Dermagraft, a cultured human dermis, applied for 8 weeks to diabetic foot ulcers was more effective than standard care in achieving wound closure.

Source of funding: Advanced Tissue Sciences, Inc.

For article reprint: Dr. G.D. Gentzkow, Advanced Tissue Sciences, Inc., 10933 North Torrey Pines Road, La Jolla, CA 92037, USA. FAX 858-713-7400.

Table. Dermagraft vs standard care in diabetic foot ulcers*

Outcomes at 12 wk Dermagraft Standard care RBI (95% CI) NNT (CI)
Complete wound closure 50% 8% 550% (275 to 3747) 2 (1 to 13)
50% wound closure 75% 23% 225% (30 to 850) 2 (1 to 8)
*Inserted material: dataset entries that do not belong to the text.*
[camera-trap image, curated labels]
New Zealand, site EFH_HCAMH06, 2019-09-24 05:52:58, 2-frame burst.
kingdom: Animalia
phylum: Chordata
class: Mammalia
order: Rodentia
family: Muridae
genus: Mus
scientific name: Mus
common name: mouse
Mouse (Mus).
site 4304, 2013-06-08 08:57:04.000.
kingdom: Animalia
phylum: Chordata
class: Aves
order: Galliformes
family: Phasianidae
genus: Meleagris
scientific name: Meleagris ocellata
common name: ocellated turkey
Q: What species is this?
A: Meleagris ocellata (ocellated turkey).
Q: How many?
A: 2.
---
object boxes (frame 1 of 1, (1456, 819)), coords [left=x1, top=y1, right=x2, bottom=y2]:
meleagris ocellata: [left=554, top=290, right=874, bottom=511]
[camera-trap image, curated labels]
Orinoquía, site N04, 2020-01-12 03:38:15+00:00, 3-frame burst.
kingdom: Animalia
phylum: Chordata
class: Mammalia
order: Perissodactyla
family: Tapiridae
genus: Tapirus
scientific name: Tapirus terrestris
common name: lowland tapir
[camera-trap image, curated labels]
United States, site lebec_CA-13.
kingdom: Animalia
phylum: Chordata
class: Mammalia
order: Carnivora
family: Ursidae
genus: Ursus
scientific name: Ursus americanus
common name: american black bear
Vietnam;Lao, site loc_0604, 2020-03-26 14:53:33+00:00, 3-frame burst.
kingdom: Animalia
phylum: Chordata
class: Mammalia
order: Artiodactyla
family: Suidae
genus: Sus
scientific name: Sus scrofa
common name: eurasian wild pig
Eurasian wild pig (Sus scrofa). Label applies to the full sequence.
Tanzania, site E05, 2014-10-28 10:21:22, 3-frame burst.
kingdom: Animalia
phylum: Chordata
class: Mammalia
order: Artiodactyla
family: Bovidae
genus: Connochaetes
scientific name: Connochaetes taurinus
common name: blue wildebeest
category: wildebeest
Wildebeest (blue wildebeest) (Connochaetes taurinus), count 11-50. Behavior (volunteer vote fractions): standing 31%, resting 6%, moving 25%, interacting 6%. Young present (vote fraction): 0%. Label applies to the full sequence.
*Abbreviations defined in Glossary. RBI, NNT, and CI calculated from data in article.

Updated Commentary

The study by Gentzkow and colleagues on the use of Dermagraft addresses the recalcitrance of diabetic foot ulcers to heal quickly and remain closed. Clinical protocols subsequent to this pilot study (1, 2) have substantiated the efficacy of this novel approach for the healing of diabetic foot wounds.

The pilot data reported and the follow-up studies showed improvement in healing rates, time to healing, and reduction in ulcer volume and surface area. The methodology in each study was complete with the exception of quantification of neuropathy status and biomechanical parameters. Patients were asked in each case to refrain from weight bearing on the treated foot and were provided special shoes for pressure reduction. More specific information on these 2 elements of the study would have provided readers with a more exacting perspective on the possible confounding effects these 2 risk factors surely contribute to the cause of a diabetic foot ulcer.

The cause of diabetic foot ulcers is an amalgam of programs with glycemic control, vascularity, neurologic integrity, and the biomechanics of gait. Treatment decisions aim to forestall the occurrence of limb loss. Epidemiologic studies are beginning to map the interactive nature of diabetic foot ulceration and limb loss (3), but much remains to be learned. Mechanical stress and neuropathy are receiving increased attention as the precipitating factors in the onset of ulceration (4). Clinical studies suggest that Dermagraft will become an important adjunct in the care of diabetic ulceration. Nevertheless, more studies are needed to further define the interactive effects of abnormal foot pressure and neurological status.

Marvin H. Waldman, DPM, MPH, MS
Department of Veterans Affairs Medical CenterDetroit, Michigan, USA


1. Pollak RA, Edington E, Jensen JL, Kroeker RD, Gentzkow GD. A human dermal replacement for the treatment of diabetic foot ulcers. Wounds: a compendium of clinical research and practice. 1997;9:175-83.

2. Genzkow GD, Jensen JL, Pollak RA, et al. Improved healing of diabetic foot ulcers after grafting with a living human dermal replacement. Wounds 1999;11:77-84.

3. Reiber GE. Who is at risk of limb loss and what to do about it. J Rehabil Res Dev 1994;31:357-62.

4. Caputo GM, Cavanaugh PR, Ulbrecht JS, Gibbons GW, Karchmer AW. Assessment and management of foot disease in patients with diabetes. N Engl J Med 1994;331:854-60.